The dataset was extracted from a set of playing statistics found in the Lahman Baseball Database. This database is a publically available collection of statistics for major league baseball, and can be found at http://seanlahman.com/baseball-archive/statistics/. The data we will analyze is found in the 2012 version folder, in the files titled “Teams.csv” and “Salaries.csv.” Here, we will collect the number of wins for each team, and the team salaries per player, respectively.
We specifically looked for a pattern between a baseball team’s payroll spending and its success throughout the league in the years 1983-2012. The results were graphed in a series of scatterplots, three per decade. By dividing the data into decades, we could easily track the changes over a longer period of time while compensating for inflation. The win-ratio for a team was compared with the total player salary, the average salary per player on the team, and the ratio of the team’s payroll over the league average (the payroll percentage of the league).
The success of the team was measured by the ratio of wins to total games played in the regular season. The number of wins for each team will plotted dependently against the overall payroll spending of that team. We calculated the win ratio as opposed to the integral number of wins to account for the varying number of games played each season. We looked for a correlation between the two data sets by drawing a best-fit line to the graph, and from that, calculating the coefficient of determination ( r ). The coefficient of determination allows a quantitative measurement of how well the line fits the scatter plot. This process was repeated when comparing the average salary per player per team and the team’s payroll percentage of the league.
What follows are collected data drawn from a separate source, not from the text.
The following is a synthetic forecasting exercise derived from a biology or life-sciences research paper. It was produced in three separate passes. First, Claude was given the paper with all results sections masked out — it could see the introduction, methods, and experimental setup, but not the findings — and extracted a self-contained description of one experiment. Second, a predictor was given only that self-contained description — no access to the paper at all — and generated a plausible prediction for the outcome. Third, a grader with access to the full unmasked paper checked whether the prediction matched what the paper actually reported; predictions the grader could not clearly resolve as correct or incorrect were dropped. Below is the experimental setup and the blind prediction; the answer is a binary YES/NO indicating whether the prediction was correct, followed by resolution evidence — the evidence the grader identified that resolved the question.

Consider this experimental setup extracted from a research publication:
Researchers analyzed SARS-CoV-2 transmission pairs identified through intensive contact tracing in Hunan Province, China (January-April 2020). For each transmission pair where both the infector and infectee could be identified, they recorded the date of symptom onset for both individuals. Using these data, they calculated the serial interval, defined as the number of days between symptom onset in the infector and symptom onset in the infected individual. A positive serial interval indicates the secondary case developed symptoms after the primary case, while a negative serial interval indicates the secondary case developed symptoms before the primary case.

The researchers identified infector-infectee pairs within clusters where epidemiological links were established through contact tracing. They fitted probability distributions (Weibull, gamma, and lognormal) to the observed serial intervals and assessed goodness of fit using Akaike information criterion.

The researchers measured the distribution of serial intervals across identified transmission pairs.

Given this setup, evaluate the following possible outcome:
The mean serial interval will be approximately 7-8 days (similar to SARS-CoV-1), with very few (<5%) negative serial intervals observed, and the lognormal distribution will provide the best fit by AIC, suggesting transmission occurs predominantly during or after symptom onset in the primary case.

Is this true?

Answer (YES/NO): NO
We also considered including in our comparison other variables. However, variables such as batting or pitching averages can’t necessarily point towards a team’s success against other teams.
The resultant values of r lead us to conclude that over the last 30 years, money has played an increasingly important role in the success of a baseball team. Not only that, but by computing r for the years immediately preceding and following the implementation of the ‘competitive balance tax’, we have found that the tax did not truly affect the relationship between a team’s payroll and success. The equation of the line of best-fit for each set of data draws attention to the rate of change of money spent versus the team’s success.
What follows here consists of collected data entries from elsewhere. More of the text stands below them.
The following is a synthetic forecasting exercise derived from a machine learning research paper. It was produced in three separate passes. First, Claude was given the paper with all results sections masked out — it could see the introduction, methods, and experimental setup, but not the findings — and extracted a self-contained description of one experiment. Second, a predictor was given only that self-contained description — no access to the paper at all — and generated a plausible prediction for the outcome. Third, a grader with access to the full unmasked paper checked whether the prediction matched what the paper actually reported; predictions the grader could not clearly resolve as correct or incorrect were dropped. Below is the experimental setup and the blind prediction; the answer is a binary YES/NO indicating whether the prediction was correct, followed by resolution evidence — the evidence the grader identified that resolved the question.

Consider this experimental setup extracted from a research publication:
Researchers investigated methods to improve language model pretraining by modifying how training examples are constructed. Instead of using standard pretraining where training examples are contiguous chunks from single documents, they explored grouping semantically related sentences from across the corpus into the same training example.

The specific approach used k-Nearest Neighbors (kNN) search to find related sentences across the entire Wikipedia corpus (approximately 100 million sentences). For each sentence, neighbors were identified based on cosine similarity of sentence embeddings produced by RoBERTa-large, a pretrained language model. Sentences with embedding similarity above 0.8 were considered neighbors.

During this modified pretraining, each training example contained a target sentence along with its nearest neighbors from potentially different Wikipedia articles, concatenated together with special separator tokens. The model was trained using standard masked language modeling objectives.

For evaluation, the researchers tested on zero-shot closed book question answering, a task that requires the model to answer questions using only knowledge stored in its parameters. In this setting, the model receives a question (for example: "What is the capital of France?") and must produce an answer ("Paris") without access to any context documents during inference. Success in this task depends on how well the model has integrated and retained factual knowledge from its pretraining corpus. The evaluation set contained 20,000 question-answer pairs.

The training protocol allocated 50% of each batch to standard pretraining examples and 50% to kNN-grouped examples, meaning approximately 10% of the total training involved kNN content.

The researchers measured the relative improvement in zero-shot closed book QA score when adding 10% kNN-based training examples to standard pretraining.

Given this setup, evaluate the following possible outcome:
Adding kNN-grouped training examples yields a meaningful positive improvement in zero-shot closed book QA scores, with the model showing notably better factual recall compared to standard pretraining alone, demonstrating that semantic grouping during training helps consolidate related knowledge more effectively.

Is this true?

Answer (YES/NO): YES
The program can be run from the command line by simply calling it. This assumes that the user has downloaded and stored the two necessary files into the working directory “Teams.csv” and “Salaries.csv.”
When the file is run, the equations for the lines of best fit will be printed out, along with the Pearson coefficient for each line shown. The final graph, graphing the data from 2002 and 2004, best shows the direct impact of the luxury tax.
We did not collaborate with anyone else on this assignment.
The results were definitely a bit different from what we expected. The results of effects of the luxury tax, especially, were surprising because the changes were immediate (2002 vs. 2004). Overall, this assignment was cool to work from start to finish. It was definitely difficult to figure out how to best analyze the data. The tough thing was finishing on time, even without procrastinating.